Document segment -
-*-
Media stocks tackle net ad challenge

November 2005

Media stocks tackle net ad challenge  

By Aline van Duyn in New York
Nov. 14, 2005  

Brian Roberts, chief executive of the biggest cable operator in the US, recently quipped that Comcast Corp's shares could be picked up in a "going-out-of- business sale" in the stock market. In the two months since then, Comcast's stock price has fallen further, despite growth in revenues and profits. Comcast is no exception. Shares of media and communications companies have been underperforming the broader market for the last five years and there is no obvious sign that this will change in 2006. The reason is not so much their current performance. For Comcast, Time Warner, News Corp and others, growth has remained strong and profits are, for many divisions, higher than ever.

Instead, investors are worried about the future, and particularly concerned that the growing use of the internet and digital distribution of media and communications will erode business models for cable, satellite, telecoms and media groups. Already, advertising growth in traditional media sectors has slowed or is in decline, with internet advertising the fastest-growing segment.

"What the market seems to be saying in totality is that these business models are changing, and the market senses the threat more than the opportunity," said Steven Rattner, managing principal at Quadrangle, a private equity group.
-*-
Dataset excerpt -
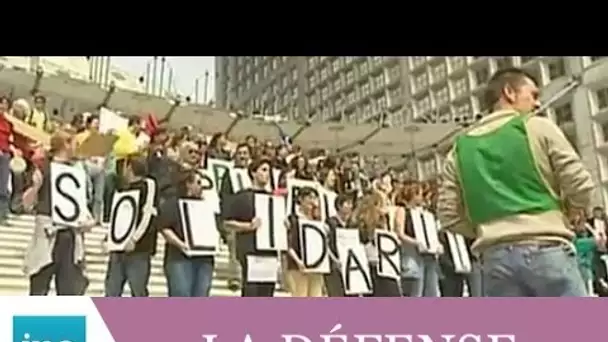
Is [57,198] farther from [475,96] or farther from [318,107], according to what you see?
[475,96]

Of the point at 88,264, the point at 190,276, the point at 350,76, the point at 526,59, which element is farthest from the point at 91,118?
the point at 526,59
-*-
List of tasks -
(A) According to the article on media stocks, what position does Steven Rattner hold at Quadrangle?
(B) Return the passage of the article on media stocks from "Instead, investors are" up to and including "private equity group.".

Exercise responses -
(A) He is managing principal at Quadrangle, a private equity group.

(B)
Instead, investors are worried about the future, and particularly concerned that the growing use of the internet and digital distribution of media and communications will erode business models for cable, satellite, telecoms and media groups. Already, advertising growth in traditional media sectors has slowed or is in decline, with internet advertising the fastest-growing segment.

"What the market seems to be saying in totality is that these business models are changing, and the market senses the threat more than the opportunity," said Steven Rattner, managing principal at Quadrangle, a private equity group.